Research out of the University of Montreal and that was recently published in Pediatrics explored the link between genetics and sleep duration in children from ages six months to two years. The research team examined both daytime and nighttime sleep duration using statistics from pairs of twins and found that both nature and nurture account for nearly equal influence when it comes to children’s sleep duration.
The research is based on data obtained from the Quebec Newborn Twin Study via records at the Quebec Statistics Institute. The team analyzed 405 identical twins and 568 fraternal twins, evaluating sleep duration reported for children aged 6, 18, 30, and 48 months.
They worked to discover how much of the variations in the children’s sleep was from genetic factors and how much was from environmental factors.

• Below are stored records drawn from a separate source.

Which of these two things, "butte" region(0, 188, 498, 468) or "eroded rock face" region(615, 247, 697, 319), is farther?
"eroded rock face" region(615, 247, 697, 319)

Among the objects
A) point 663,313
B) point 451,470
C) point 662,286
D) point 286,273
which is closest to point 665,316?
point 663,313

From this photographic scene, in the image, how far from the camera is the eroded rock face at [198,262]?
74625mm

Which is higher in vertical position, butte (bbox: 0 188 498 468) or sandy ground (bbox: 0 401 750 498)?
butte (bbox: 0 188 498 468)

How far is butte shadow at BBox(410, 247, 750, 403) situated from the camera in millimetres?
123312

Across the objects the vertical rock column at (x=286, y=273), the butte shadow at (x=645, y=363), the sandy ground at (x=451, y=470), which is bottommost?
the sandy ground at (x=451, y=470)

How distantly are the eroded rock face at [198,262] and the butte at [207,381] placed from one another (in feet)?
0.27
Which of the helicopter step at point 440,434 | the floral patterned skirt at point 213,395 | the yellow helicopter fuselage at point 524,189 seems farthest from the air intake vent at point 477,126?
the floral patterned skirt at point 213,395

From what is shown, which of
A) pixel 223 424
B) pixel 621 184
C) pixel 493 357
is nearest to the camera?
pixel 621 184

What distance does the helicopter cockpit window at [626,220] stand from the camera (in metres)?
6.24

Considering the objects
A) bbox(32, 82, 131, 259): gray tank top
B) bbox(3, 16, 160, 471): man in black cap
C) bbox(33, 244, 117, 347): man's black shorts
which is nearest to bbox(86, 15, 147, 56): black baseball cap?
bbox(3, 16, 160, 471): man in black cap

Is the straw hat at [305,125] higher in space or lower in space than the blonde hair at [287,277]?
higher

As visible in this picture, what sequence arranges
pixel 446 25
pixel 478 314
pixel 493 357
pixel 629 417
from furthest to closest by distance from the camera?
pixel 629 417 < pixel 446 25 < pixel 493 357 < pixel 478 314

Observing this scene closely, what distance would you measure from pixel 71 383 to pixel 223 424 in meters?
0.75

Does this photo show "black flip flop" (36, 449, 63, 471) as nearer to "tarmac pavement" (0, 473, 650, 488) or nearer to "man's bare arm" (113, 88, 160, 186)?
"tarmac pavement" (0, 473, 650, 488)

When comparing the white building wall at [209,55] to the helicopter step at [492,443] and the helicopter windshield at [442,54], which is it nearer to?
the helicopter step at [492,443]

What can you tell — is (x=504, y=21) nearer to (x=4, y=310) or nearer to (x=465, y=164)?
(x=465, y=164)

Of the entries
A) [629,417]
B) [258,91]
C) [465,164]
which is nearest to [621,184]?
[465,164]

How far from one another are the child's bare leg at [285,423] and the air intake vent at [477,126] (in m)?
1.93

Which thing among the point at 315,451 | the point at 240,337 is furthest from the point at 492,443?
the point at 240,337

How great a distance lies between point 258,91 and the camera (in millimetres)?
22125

The results showed that genetics accounted for between 47 to 58 percent of night-time sleep duration and that the majority of children slept continuously for 10 or 11 hours at night.

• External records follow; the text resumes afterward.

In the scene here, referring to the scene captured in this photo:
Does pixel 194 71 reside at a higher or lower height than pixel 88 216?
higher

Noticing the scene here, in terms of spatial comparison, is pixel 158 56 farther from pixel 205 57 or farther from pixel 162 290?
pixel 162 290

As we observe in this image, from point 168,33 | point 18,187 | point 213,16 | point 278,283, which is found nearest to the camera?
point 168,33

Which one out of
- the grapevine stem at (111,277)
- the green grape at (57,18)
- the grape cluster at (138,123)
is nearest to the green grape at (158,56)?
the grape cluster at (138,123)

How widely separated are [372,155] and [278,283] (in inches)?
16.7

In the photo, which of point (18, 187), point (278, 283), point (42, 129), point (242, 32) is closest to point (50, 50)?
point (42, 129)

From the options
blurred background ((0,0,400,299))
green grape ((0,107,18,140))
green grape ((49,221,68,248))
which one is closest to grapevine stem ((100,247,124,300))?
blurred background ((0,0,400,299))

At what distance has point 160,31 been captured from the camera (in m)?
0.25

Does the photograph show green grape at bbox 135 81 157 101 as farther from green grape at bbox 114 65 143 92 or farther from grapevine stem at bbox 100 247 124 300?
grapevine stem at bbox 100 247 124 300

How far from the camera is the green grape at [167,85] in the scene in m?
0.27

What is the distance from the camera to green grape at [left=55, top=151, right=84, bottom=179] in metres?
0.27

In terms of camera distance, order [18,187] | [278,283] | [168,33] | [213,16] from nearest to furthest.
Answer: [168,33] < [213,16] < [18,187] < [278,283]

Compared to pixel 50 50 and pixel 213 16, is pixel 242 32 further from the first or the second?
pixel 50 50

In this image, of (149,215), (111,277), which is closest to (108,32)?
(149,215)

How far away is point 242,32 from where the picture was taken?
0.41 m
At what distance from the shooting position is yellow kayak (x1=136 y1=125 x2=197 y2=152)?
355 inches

However, the researchers also scrutinized daytime sleep duration patterns—napping specifically—where they found that environmental factors played a much bigger role. Environmental influences became increasingly important to the length of daytime naps as children aged, accounting for 33% of nap duration at 18 months, 48% at 30 months, and 79% at two years. Nap duration slowly decreases as children age, but only 4% of children had stopped taking naps altogether by age two.
This is the first study revealing information about the question of nature versus nurture in sleep duration. Genetic factors had the biggest impact on nighttime sleep duration, while daytime sleep duration is more likely to be influenced by the environment. The effects of environmental factors increase at 18 months.